- **Entries supplied**:
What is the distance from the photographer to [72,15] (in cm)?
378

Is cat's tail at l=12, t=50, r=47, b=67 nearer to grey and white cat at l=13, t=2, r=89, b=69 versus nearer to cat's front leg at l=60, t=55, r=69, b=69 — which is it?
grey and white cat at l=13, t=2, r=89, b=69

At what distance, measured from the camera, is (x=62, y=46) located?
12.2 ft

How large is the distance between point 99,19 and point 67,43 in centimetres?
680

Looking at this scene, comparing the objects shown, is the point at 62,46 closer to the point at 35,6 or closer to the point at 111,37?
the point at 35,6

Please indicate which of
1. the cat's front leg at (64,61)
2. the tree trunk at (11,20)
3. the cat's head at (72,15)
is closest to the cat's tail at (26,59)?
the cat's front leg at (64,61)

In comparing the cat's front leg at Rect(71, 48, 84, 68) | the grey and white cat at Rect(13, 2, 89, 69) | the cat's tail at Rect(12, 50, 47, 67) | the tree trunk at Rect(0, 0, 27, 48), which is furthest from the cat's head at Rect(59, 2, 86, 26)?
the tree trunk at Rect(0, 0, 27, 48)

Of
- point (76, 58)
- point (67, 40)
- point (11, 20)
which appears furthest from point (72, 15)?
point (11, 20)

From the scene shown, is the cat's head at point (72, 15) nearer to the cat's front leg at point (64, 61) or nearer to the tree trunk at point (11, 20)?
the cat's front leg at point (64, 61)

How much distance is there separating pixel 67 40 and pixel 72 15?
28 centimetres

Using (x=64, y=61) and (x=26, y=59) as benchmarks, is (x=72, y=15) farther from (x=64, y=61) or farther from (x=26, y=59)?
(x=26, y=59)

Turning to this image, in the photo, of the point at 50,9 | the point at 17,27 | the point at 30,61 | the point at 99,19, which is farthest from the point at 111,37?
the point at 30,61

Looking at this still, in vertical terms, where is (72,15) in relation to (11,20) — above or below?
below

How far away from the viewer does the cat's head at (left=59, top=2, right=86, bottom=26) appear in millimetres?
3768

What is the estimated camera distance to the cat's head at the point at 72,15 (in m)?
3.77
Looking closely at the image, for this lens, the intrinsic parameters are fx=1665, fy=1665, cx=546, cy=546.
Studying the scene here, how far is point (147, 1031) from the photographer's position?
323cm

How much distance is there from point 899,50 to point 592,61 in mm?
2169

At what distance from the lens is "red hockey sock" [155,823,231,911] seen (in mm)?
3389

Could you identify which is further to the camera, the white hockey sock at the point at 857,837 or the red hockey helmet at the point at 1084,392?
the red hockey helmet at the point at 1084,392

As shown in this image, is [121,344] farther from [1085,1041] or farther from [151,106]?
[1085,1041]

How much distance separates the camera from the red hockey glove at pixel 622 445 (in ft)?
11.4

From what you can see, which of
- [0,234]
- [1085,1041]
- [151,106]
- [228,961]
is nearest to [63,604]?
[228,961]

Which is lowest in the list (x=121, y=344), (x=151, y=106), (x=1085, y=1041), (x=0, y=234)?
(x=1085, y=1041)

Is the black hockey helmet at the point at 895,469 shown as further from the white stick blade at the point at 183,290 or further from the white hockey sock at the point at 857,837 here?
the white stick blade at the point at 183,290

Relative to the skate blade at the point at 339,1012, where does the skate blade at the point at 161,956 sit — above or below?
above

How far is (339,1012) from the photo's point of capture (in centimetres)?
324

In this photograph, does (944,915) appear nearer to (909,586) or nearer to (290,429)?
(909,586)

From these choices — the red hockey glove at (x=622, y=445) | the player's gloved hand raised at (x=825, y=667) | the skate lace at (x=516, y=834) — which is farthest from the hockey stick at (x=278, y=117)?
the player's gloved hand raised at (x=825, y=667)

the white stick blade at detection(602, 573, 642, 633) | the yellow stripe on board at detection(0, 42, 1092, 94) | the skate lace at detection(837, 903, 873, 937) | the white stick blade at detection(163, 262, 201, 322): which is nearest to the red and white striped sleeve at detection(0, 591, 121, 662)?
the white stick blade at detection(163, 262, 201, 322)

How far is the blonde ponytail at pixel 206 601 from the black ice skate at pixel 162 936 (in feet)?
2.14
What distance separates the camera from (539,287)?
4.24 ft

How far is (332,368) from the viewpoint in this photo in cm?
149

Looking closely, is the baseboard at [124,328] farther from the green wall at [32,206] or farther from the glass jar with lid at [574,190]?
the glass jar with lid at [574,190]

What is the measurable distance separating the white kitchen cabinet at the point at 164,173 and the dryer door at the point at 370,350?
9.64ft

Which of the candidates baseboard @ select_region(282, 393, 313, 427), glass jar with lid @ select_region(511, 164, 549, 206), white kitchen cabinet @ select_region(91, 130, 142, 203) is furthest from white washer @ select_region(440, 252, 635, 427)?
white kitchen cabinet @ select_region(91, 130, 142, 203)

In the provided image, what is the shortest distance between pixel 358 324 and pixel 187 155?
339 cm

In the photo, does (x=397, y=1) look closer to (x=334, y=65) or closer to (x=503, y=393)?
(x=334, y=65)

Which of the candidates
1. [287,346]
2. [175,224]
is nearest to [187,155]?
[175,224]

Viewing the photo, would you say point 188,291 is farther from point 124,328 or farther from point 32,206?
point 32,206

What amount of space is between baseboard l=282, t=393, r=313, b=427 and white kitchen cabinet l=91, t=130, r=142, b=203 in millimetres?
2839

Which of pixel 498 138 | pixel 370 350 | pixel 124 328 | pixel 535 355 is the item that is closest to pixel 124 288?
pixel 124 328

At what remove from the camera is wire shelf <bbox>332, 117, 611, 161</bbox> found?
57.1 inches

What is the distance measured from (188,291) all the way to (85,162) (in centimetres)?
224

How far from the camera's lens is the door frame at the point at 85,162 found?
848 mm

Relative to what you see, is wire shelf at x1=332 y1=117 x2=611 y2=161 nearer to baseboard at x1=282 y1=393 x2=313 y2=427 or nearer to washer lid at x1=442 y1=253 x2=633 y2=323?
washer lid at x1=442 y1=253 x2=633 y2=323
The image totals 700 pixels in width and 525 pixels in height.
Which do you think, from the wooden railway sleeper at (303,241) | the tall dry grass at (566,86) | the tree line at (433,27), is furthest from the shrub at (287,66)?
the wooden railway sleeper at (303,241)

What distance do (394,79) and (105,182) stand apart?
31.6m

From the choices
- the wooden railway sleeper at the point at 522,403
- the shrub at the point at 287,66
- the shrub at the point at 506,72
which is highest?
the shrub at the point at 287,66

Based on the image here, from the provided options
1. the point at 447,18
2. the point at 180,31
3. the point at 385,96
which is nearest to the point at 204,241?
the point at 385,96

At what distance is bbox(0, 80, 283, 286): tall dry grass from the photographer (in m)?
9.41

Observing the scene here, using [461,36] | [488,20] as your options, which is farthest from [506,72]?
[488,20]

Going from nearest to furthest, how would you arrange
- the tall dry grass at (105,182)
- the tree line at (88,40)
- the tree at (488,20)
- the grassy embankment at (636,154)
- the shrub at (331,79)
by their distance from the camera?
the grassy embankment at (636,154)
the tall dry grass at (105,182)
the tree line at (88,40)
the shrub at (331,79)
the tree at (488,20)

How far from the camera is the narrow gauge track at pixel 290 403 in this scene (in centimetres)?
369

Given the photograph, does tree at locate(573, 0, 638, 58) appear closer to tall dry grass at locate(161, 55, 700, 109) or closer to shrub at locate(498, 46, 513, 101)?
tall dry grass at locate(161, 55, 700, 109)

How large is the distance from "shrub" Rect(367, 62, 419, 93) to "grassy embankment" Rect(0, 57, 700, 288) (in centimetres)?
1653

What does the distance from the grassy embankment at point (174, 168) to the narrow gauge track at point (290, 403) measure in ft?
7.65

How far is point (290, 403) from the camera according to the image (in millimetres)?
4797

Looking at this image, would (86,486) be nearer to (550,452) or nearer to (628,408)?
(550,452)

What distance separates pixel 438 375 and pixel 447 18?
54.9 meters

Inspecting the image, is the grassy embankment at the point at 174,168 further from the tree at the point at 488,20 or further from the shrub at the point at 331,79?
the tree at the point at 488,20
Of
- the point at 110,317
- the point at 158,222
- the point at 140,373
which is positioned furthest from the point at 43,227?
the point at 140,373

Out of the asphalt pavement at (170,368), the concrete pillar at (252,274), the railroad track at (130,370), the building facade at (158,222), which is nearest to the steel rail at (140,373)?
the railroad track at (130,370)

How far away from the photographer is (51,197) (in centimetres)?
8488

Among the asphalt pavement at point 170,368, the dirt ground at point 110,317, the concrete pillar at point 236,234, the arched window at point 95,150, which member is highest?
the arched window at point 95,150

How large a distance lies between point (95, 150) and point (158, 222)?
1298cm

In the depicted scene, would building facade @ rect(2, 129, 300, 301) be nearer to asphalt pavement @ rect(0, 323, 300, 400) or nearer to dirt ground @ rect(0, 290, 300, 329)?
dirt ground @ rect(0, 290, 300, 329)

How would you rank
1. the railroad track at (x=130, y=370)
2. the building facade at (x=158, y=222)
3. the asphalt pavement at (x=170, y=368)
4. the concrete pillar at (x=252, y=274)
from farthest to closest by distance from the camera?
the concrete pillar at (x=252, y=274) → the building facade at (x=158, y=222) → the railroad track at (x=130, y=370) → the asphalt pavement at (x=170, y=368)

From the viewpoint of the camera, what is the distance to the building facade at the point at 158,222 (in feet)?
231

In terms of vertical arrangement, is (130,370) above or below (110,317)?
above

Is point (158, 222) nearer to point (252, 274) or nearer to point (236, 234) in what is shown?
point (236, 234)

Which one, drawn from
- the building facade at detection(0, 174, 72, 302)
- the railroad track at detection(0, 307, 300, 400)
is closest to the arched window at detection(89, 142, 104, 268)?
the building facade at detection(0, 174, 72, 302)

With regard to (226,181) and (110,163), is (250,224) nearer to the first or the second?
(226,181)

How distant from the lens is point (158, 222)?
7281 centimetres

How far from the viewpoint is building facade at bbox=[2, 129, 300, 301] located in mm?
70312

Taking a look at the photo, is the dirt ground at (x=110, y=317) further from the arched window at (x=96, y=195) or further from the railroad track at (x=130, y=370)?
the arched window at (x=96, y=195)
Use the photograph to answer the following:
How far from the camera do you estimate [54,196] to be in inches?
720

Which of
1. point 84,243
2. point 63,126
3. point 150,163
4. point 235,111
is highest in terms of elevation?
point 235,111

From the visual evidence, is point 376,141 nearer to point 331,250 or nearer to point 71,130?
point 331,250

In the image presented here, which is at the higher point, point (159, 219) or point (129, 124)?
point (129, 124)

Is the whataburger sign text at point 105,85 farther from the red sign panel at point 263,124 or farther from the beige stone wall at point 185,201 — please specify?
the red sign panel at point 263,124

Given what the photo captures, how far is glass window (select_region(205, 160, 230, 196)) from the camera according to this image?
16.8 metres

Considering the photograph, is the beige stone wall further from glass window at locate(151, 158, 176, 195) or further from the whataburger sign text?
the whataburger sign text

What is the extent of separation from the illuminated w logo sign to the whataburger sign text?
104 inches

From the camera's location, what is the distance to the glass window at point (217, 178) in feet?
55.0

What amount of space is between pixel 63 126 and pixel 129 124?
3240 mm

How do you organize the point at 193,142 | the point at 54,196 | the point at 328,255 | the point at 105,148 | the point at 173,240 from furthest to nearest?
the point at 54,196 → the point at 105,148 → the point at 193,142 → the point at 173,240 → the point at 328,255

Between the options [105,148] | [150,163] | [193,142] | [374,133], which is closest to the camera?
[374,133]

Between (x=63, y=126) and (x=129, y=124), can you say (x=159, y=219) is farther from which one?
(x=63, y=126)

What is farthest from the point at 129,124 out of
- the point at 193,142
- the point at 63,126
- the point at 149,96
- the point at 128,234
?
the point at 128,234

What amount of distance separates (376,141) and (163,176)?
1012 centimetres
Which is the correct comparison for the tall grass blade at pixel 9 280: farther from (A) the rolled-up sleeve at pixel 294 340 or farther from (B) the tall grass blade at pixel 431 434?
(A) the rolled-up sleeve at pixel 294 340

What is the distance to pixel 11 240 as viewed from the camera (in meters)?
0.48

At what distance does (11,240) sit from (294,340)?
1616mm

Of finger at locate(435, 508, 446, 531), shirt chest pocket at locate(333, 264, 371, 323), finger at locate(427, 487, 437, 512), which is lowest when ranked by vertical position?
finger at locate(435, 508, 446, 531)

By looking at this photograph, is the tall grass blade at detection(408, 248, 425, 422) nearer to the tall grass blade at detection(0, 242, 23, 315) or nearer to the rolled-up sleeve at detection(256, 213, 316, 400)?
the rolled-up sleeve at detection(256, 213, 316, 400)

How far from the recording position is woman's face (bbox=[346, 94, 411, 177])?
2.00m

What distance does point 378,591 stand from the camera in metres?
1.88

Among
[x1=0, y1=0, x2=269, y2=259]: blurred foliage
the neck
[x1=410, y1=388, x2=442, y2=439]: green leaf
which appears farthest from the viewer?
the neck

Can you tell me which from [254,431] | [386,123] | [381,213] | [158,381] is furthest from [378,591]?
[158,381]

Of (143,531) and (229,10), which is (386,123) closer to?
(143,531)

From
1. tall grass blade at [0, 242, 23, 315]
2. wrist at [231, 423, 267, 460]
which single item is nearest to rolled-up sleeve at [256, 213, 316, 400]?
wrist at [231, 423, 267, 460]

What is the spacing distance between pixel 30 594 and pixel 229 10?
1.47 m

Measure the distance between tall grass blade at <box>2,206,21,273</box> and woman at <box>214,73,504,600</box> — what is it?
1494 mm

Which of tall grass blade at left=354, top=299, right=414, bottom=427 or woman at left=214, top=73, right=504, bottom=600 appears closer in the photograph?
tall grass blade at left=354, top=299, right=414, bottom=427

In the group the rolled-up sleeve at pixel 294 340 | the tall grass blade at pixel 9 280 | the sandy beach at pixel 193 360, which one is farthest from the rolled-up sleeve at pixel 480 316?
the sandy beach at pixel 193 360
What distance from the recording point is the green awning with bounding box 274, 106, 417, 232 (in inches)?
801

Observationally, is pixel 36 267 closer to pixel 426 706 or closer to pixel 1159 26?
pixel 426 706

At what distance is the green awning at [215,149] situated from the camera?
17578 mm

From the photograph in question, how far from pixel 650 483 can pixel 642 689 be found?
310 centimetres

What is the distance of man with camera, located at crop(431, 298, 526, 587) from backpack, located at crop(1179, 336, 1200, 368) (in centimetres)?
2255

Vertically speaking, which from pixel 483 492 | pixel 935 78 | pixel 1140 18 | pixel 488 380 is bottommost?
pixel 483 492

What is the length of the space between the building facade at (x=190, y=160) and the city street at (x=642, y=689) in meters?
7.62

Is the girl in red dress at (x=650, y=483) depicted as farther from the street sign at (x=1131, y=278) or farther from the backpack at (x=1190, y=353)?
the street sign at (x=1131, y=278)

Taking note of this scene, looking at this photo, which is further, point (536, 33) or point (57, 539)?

- **What is required**: Reproduce the final stretch of the data above: every line from the one holding "Which of tall" through the end, inclusive, exactly as written and nothing else.

- **Reply to the task**:
Which of tall grass blade at left=354, top=299, right=414, bottom=427 or woman at left=214, top=73, right=504, bottom=600 appears closer in the photograph?
tall grass blade at left=354, top=299, right=414, bottom=427

In the group the rolled-up sleeve at pixel 294 340 | the tall grass blade at pixel 9 280 | the sandy beach at pixel 193 360, which one is farthest from the rolled-up sleeve at pixel 480 316?
the sandy beach at pixel 193 360
What distance from the recording point is the green awning with bounding box 274, 106, 417, 232 (in inches)?
801

Observationally, is pixel 36 267 closer to pixel 426 706 or closer to pixel 1159 26?
pixel 426 706

At what distance is the green awning at [215,149] situated from the camera?
17578 mm

From the photograph in question, how far from pixel 650 483 can pixel 642 689 be found?
310 centimetres

What is the distance of man with camera, located at crop(431, 298, 526, 587) from backpack, located at crop(1179, 336, 1200, 368) (in centimetres)?
2255

Vertically speaking, which from pixel 483 492 | pixel 935 78 | pixel 1140 18 | pixel 488 380 is bottommost?
pixel 483 492

What is the length of the space between the building facade at (x=190, y=160) and the city street at (x=642, y=689) in meters?
7.62

Is the girl in red dress at (x=650, y=483) depicted as farther from the street sign at (x=1131, y=278) or farther from the backpack at (x=1190, y=353)?
the street sign at (x=1131, y=278)

Taking note of this scene, looking at this photo, which is further, point (536, 33) or point (57, 539)?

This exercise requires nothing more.